Questions:
1. Answer these questions from the passage on container security:
(a) Which container orchestration tool is named?
(b) Which two attacks are mentioned?
(c) According to the passage, what did those attacks specifically target?
2. Put this sentence from the passage on container security into Spanish: "In addition, containers are also one of the key building blocks for scalable microservice architectures."

Passage for review:
----------------------------------------

In addition, containers are also one of the key building blocks for scalable microservice architectures. In combination with container orchestration tools like Kubernetes, they enable us to utilize resources more effectively by allowing for flexible scaling of applications and quick adaptation to changing requirements.

Of course, along with the advantages offered by containers, unfortunately, they also bring complexities that require a comprehensive approach to security. Since a security problem in a container could bring a domino affect in the entire container ecosystem, it is very important that we have a proper security posture that covers the entire container ecosystem end to end. In other words, reducing security risks in containerized applications and taking necessary precautions has become more than just a best practice, it is now a strategic necessity for organizations.

When we pay attention to attacks such as SolarWinds and Log4j (you may recall that Log4j especially kept us quite busy), in recent years, we can see that the Software Supply Chain was specifically targeted. Additionally, considering that we heavily rely on open-source libraries when developing our applications, we can also see how sensitive and vulnerable our applications are to malicious code injections and security breaches.

----------------------------------------

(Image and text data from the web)

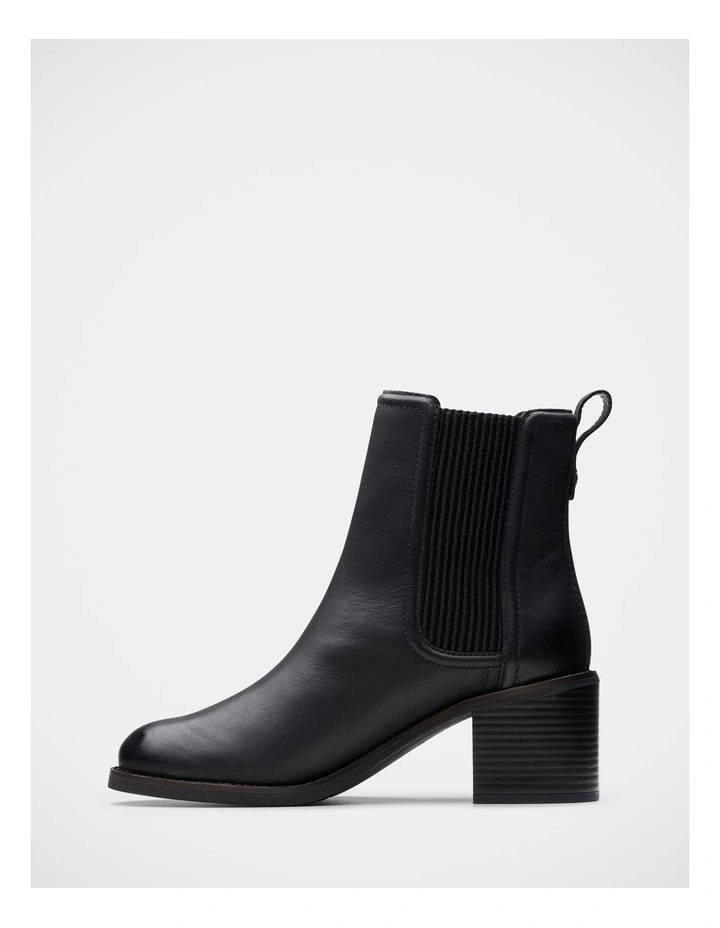 Chamberly Top Boots in Black image 4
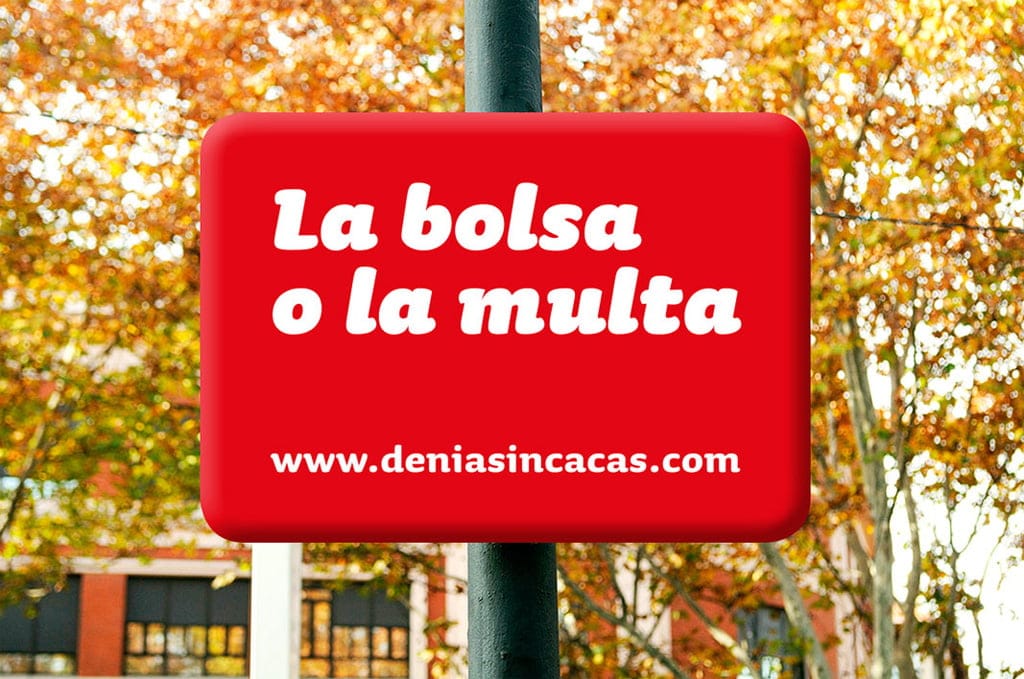 Campaña Dénia sin cacas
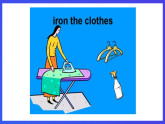 人教版（新起點）英語五上 Unit 6《Chores》lesson 1 課件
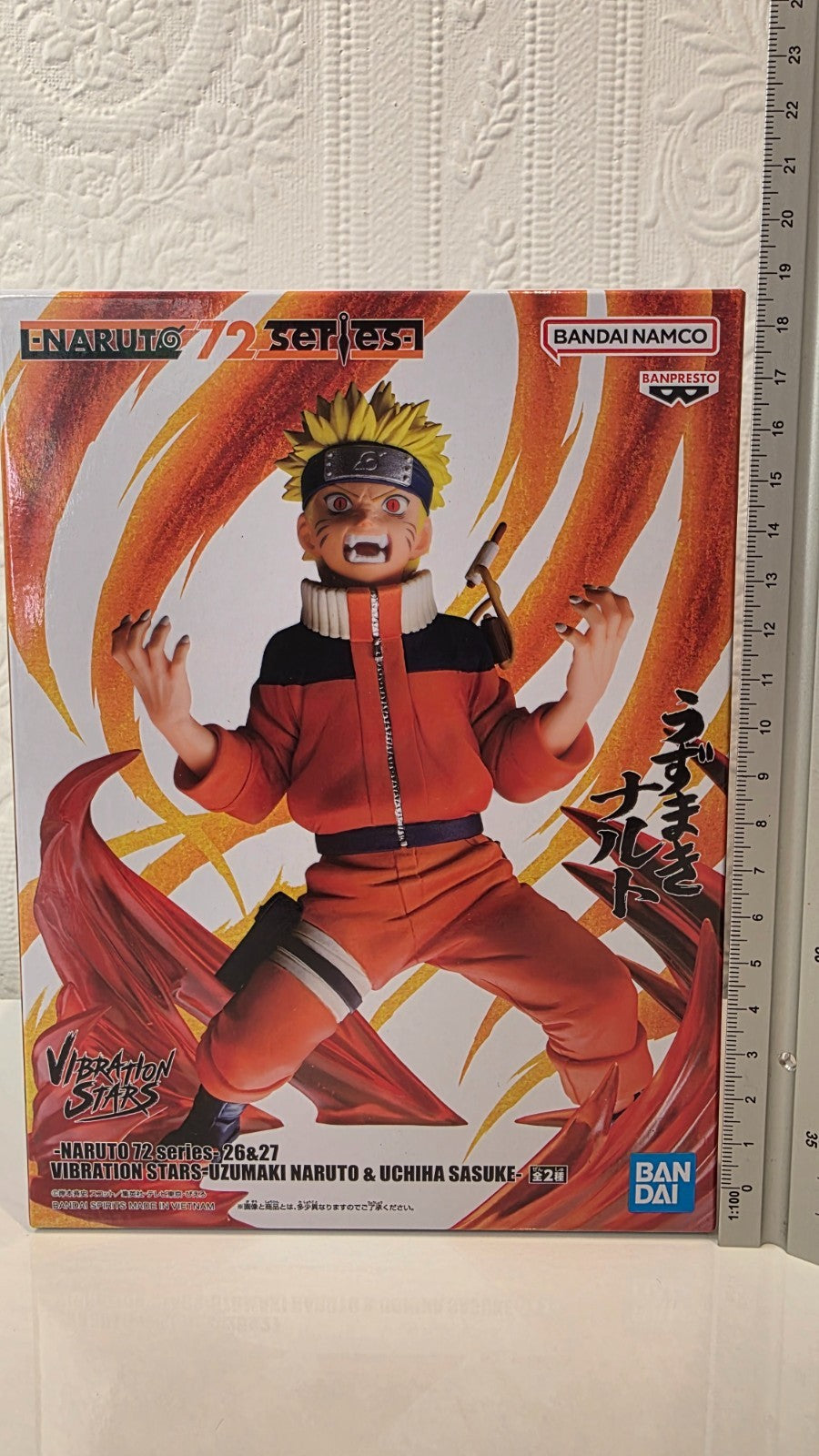 Naruto Uzumaki Vibration Stars Naruto 72 Series Banpresto Anime Figure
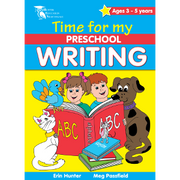 Time for My Preschool - Writing
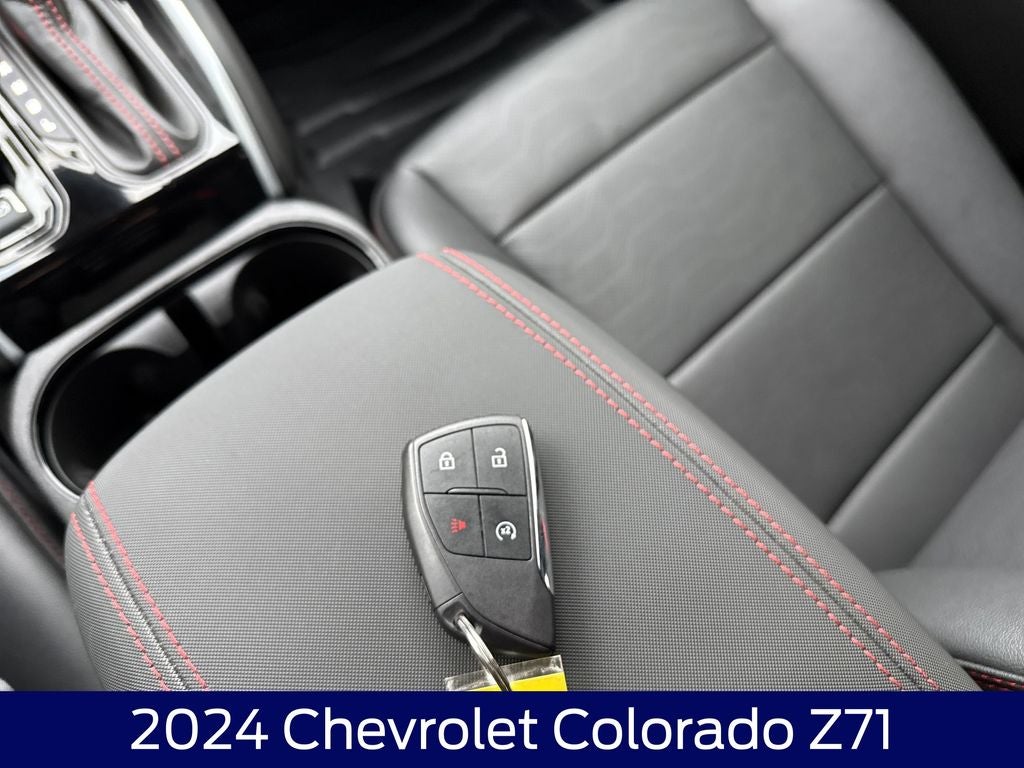 2024 Chevrolet Colorado Z71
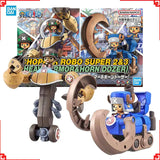 Bandai ONE PIECE Model Kit Chopper Robo Super 2 3 Heavy Armor Horn Doz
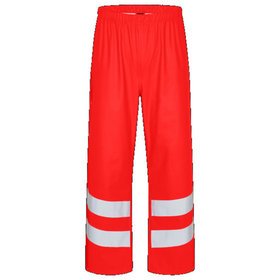 Engel - Safety Regenhose 2921-102, Warnrot, Größe 3XL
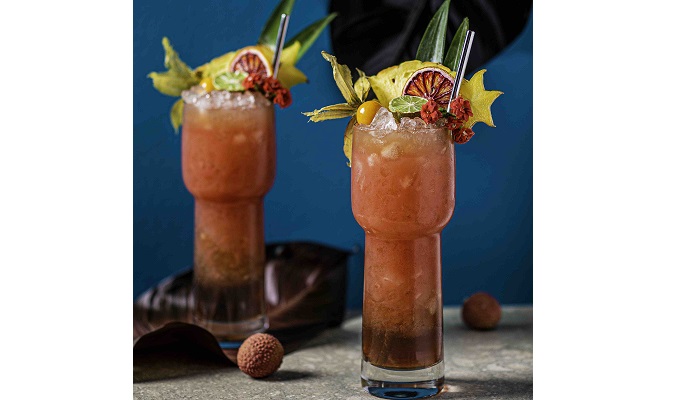 REGATTA CRAFT MIXERS AND @THE.SAUCERESS WELCOME THE ARRIVAL OF SPRING TIKI-STYLE!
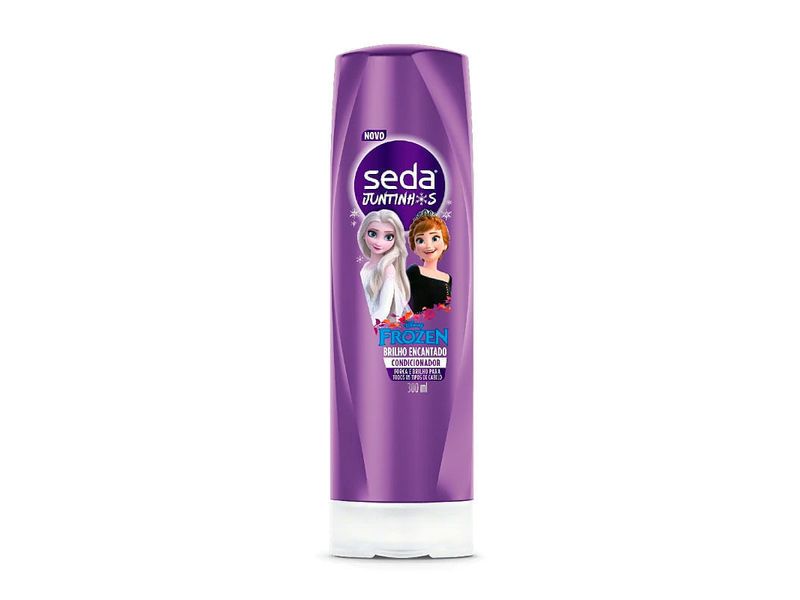 Condicionador Seda Juntinhos Frozen Bilho Encantado 300ml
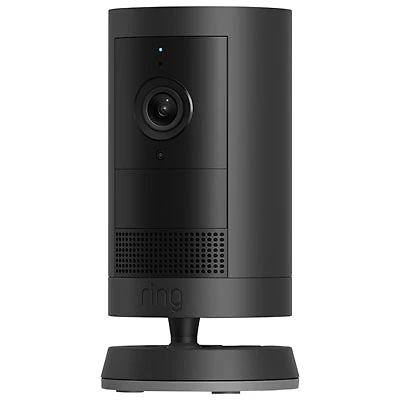 Ring Outdoor Cam Plus Wire-Free 2K Security Camera - Black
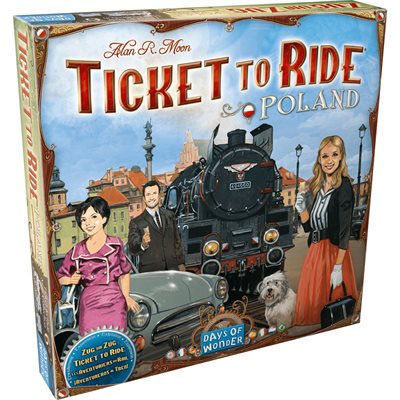 Ticket to Ride: Map #6.5 Poland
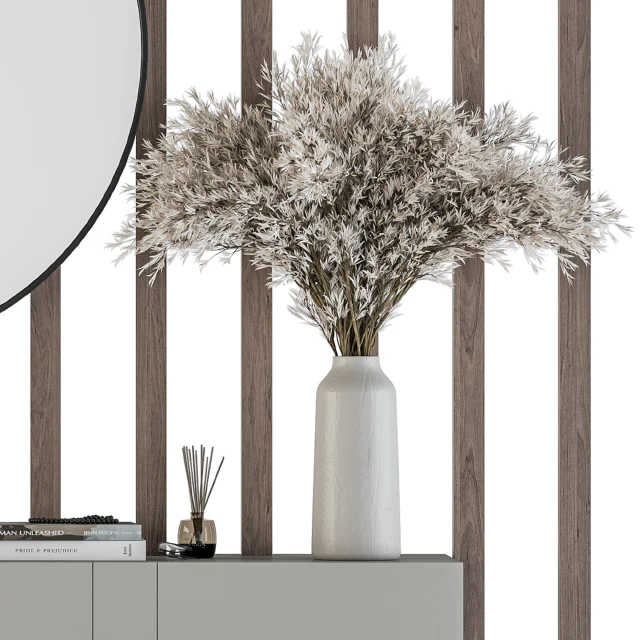 Hallway 12 - Gray and Wood Set — Descargar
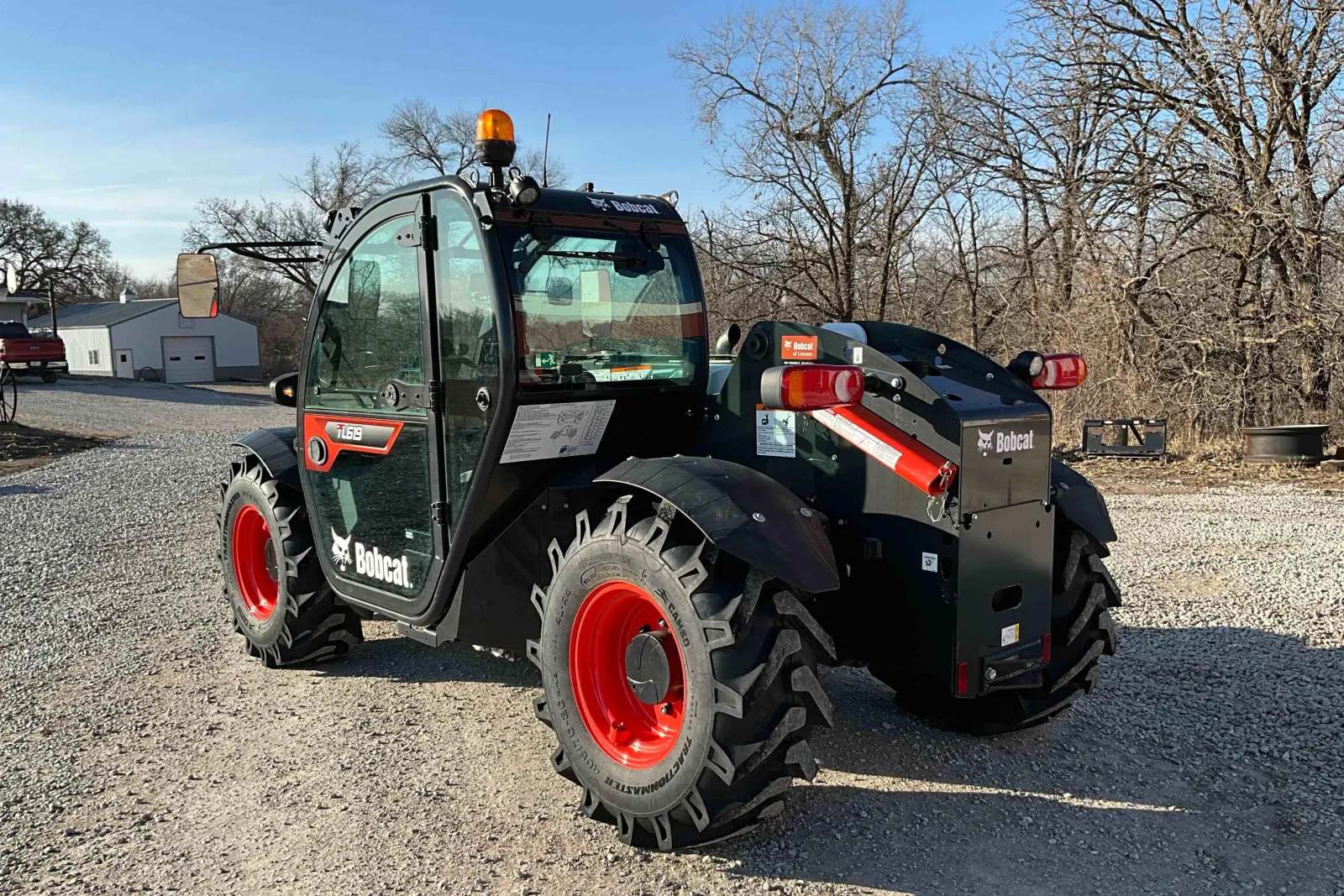 2022 Bobcat TL619 4x4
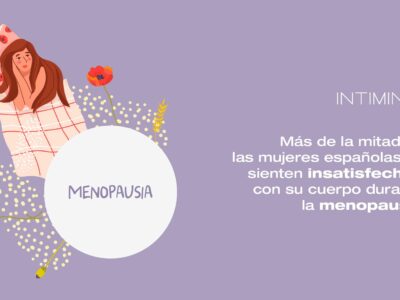 Más de la mitad de las mujeres españolas se sienten insatisfechas con su cuerpo durante la menopausia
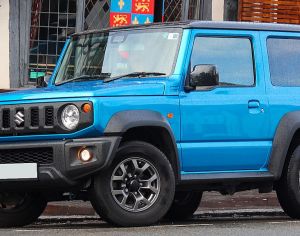 SUZUKI Jimny 2020-2024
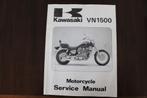 KAWASAKI VN1500 1987 1994 service manual VN 1500 VULCAN, Motoren, Handleidingen en Instructieboekjes, Kawasaki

----------------------------------------

Responses in order:
1.
(a) Kubernetes
(b) SolarWinds and Log4j
(c) The Software Supply Chain

2. Además, los contenedores también son uno de los componentes clave de las arquitecturas de microservicios escalables.